Heißt muss ich mal testen!
Probleme sind WLAN! Und beschränken sich NUR aufs browsen! Jeder egal welcher! Wenn garnichts merh gehen würde, würd ich sagen Router kaputt aber es beschränkt sich nun mal nur aufs surven!


----------



## chmee (29. Juni 2010)

Hast Du es schon mit manueller IP-Vergabe probiert anstatt DHCP? Hast Du schon versucht - wenn Brwosen mal nicht mehr richtig funktioniert, über CMD und ping google.de bzw der IP-Adresse zuzugreifen? Man muß das Problem ja irgendwie eingrenzen, bevor man alles austauscht und fälschlicherweise zu viel des Guten anstellt. 

Was heisst ungünstig.. Zwischen anderen Geräten eingeklemmt, in einem Regal ohne richtige Luftzufuhr, etc.. Mein Router macht an heißen Tagen auch mal die Grätsche, weil er unter dem Flurtisch hinter den Schuhen hängt, dadrüber ist noch n Switch, das verschafft dem Gerät nicht grad viel Luft zum Kühlbleiben.

mfg chmee


----------



## GodWar (29. Juni 2010)

Ich werde Deine angegebenen Infos mal testen und melde mich dann nochmal! Mein Router steht im Schrank aber offen ganz vorne. 30cm neben Heizung aber die ist ja aus! Das andere Test ich sobald das Problem wieder auftritt!


----------



## GodWar (29. Juni 2010)

Wie erwartet ist es gerade wieder passiert! 

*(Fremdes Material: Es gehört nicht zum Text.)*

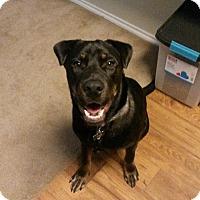 Adopt A Pet :: Tex - Austin, TX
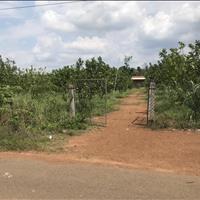 Đất 400m2 sổ hồng riêng nằm liền kề đường Trảng Bom - Xuân Lộc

Habe nun mal im CMD einen PING auf google ausgeführt! Das seltsame ist, das der erste PING NICHT durchging wegen Zeitüberschreitung und die folgenden 3 gingen durch! Heiß ist er übrigens nicht geworden! Jetzt kann ich nur noch hoffen, das nachdem ich jetzt die IP auf FEST gestellt habe und ihn nochmals umgestellt habe, das Problem nicht mehr auftritt!


----------



## chmee (29. Juni 2010)

Du solltest auch mal checken, ob die DNS/Proxyfunktion irgendwann hakt/ausfällt. Schreib Dir die IP von google auf und probier das nächste Mal Beides, Ping mit namen und ping mit IP.

Man könnte ne andere DNS-IP eingeben.. Ausprobieren. Und *weil das Problem lediglich im Funk existiert*, könnte es auch mit solch abstrusen Dingen wie der Leasetime zu tun haben, oder einem WLAN in der Umgebung, das auf der gleichen Frequenz arbeitet. Oder der Nachbar macht sein Mikrowellenkraftwerk an und stört Deinen Frequenzbereich. Oder Du benutzt ein Funksystem zum Verbinden von DVD-Player und TV..oder oder oder..

mfg chmee


----------



## michaelwengert (29. Juni 2010)

Ich hatte damals das selbe Problem.
Hatte damals nen Siemens Router (glaub se515). Nach suchen im internet hat sich damals rausgestellt das in dem Router wohl irgendwie feste DNS-Server hinterlegt waren.
Und diese sind zu der Zeit abgeschaltet worden. Am Anfang hatte ich die selben Ausfälle wie du und später ging gar nichts mehr.


----------



## GodWar (29. Juni 2010)

michaelwengert hat gesagt.:


> Ich hatte damals das selbe Problem.
> Hatte damals nen Siemens Router (glaub se515). Nach suchen im internet hat sich damals rausgestellt das in dem Router wohl irgendwie feste DNS-Server hinterlegt waren.
> Und diese sind zu der Zeit abgeschaltet worden. Am Anfang hatte ich die selben Ausfälle wie du und später ging gar nichts mehr.


Und wie hast du das Problem gelöst?


----------



## michaelwengert (30. Juni 2010)

Router getauscht


----------